For us to be a game-changer for the smart home and become something worth paying for, AI needs to become proactive – understanding context, detecting anomalies. Instead of having to set up smart home routines to tell you when something is going on, your home should understand what’s normal and flag what’s abnormal.

If your smart home knows you’ve left the gate open when you normally let your dog out into the yard, it will alert you before A dog could run away, or discover that an elderly parent hasn’t moved around their house for a few hours and ask you to check in, which can add real value. Ring has a new beta feature that makes this happen: Unusual event alerts. It only informs you of things it considers unusual – but that means there’s a risk you could miss something.

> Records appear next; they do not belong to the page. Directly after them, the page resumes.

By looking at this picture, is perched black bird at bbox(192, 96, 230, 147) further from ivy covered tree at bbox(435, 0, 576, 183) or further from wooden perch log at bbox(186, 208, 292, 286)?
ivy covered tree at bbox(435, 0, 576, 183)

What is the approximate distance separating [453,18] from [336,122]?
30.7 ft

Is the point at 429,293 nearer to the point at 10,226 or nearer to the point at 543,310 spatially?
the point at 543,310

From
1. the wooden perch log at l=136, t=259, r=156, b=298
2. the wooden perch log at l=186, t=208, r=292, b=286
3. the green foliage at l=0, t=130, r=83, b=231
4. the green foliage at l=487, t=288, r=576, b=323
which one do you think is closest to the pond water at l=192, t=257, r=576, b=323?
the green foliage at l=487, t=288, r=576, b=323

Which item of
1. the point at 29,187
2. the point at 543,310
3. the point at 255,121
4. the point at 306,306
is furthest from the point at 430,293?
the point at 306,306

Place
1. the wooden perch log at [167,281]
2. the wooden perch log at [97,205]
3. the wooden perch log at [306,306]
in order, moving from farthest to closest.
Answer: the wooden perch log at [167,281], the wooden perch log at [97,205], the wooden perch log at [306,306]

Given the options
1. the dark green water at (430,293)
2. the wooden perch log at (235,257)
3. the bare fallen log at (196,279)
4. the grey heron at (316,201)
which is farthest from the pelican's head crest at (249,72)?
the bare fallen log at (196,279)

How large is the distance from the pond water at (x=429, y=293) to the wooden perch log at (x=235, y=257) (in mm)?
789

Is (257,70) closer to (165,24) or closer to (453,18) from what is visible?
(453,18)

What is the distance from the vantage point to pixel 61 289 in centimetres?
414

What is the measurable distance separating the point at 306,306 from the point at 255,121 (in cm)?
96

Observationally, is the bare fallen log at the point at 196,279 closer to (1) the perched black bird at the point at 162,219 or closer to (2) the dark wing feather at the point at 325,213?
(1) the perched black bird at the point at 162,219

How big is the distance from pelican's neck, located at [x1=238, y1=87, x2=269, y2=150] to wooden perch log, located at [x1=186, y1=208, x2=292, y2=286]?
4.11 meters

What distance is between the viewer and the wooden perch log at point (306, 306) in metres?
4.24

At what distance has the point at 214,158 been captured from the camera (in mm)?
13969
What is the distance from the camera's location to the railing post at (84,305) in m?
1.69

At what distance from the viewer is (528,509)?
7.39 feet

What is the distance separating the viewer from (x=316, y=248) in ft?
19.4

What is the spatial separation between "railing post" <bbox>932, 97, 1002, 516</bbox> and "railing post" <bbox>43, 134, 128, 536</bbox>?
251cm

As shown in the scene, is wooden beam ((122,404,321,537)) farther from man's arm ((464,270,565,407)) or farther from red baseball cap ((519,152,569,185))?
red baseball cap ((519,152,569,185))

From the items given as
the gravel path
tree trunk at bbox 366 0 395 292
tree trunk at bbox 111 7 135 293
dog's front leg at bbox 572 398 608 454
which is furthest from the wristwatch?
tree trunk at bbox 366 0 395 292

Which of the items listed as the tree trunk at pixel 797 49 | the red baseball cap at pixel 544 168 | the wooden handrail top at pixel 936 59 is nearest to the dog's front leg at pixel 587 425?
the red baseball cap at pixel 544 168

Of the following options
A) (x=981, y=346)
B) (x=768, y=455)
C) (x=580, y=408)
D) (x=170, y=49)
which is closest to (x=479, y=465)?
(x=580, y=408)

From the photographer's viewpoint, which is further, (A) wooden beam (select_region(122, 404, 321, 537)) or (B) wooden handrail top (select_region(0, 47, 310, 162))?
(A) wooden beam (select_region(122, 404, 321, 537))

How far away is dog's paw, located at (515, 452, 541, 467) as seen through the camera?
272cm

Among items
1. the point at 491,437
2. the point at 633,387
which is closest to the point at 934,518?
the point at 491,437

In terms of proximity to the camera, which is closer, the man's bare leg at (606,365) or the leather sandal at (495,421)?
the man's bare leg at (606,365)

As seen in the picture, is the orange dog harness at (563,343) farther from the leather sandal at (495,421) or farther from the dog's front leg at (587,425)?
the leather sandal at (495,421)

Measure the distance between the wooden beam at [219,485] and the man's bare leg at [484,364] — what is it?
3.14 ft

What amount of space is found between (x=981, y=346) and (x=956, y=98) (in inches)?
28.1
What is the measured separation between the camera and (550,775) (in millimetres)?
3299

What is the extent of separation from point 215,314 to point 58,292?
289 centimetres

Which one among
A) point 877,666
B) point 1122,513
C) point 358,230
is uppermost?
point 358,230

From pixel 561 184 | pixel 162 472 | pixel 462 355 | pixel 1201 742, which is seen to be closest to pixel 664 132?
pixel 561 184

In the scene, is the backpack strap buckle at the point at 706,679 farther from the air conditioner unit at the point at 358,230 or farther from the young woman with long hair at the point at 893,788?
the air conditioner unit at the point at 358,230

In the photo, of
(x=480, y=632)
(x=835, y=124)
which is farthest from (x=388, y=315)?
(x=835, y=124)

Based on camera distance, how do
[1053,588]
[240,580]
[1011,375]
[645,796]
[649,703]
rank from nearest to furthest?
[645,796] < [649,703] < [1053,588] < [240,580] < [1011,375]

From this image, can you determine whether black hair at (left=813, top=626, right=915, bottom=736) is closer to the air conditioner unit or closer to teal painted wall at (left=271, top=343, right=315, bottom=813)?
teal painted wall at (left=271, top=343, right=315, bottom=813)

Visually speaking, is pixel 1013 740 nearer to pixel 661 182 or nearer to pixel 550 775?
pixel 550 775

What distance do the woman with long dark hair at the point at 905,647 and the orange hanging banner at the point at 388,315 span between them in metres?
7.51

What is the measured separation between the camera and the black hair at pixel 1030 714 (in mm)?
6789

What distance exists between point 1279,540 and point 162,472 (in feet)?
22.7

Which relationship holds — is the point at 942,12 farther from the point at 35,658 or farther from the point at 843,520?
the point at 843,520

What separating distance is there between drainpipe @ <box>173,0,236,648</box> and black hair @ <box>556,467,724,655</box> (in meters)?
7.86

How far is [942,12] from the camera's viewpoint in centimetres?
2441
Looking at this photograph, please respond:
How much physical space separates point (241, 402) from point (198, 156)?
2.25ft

Reliably finding and alerting you to anomalies, rather than having AI send you an article about your house, is where the real value lies. Google promises “proactive services that take care of users and their homes” — and while they might argue that filtering notifications using computer vision is proactive, that’s only part of the solution.

The rising costs of smart home ownership

Then there is the other challenge. When and if AI in the smart home is able to deliver real value, I’m not convinced people will be willing to pay more for it. Subscription fatigue is real, and AI is already raising the cost of smart home ownership. Amazon It started charging $20 a month for Alexa Plus if you didn’t pay for Prime, and Google It has put many of Gemini for Home’s features behind a paywall.

Subscriptions for the upper class bell, google nest, And the camera company Arlo It has risen sharply in recent years, all the more so now Featuring artificial intelligence features. The ring Doubled From $100 in 2021 to $200 per year, Google Nest is gone From $120 in 2021 to $200. Arlo’s annual camera-only subscription is up from $117 in 2021 To $216 in 2025.

Top-tier subscriptions have risen sharply in recent years, costing $200 or more

Of course, if you’re already paying for a home security monitoring plan (Ring’s $200 plan includes it), AI features can add value by solving a real pain point: Filter camera shots. Subscription increases are also due to higher costs for businesses. Many now offer 2k and 4k video — higher resolutions are needed to process images more accurately — and computer vision models aren’t cheap to run. But these high costs do not fully explain the high prices, and the question remains: Are these costs worth it yet?

For many years, companies have struggled to make money selling home-connected devices. The intelligence boost promised by a new wave of AI technologies seemed like a lifeline for the industry. But charging people extra for features that haven’t yet proven their value isn’t the best solution.

This is where Google’s bet that companies should use its AI technology to start charging you more seems premature. Additionally, Google has a long history of abandoning developer platforms (see Works with Nest, Shine, weave, Robot stuff, Conversation actionsI can I continue), and any partner is betting twice: that AI will get there and that Google will stay there long enough to make it happen.

Meanwhile, backlash against features such as Ring search partyWhich uses artificial intelligence to search footage in the cloud, has opened people’s eyes to the misuse of these technologies and their potential dangers. As companies race to turn AI into a long-awaited business model, many consumers are moving away from pushing more of their data to the cloud, toward… Cameras and services that operate locally In their homes. An added benefit for consumers: These don’t come with a monthly bill.